Data below:
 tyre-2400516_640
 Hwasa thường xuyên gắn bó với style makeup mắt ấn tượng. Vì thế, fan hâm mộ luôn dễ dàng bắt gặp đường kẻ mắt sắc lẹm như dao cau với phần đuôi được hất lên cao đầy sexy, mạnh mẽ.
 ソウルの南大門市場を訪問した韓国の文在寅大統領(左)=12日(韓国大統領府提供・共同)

Try it: From the first line to the last, print the listing above exactly.

Result for this exercise:
 tyre-2400516_640
 Hwasa thường xuyên gắn bó với style makeup mắt ấn tượng. Vì thế, fan hâm mộ luôn dễ dàng bắt gặp đường kẻ mắt sắc lẹm như dao cau với phần đuôi được hất lên cao đầy sexy, mạnh mẽ.
 ソウルの南大門市場を訪問した韓国の文在寅大統領(左)=12日(韓国大統領府提供・共同)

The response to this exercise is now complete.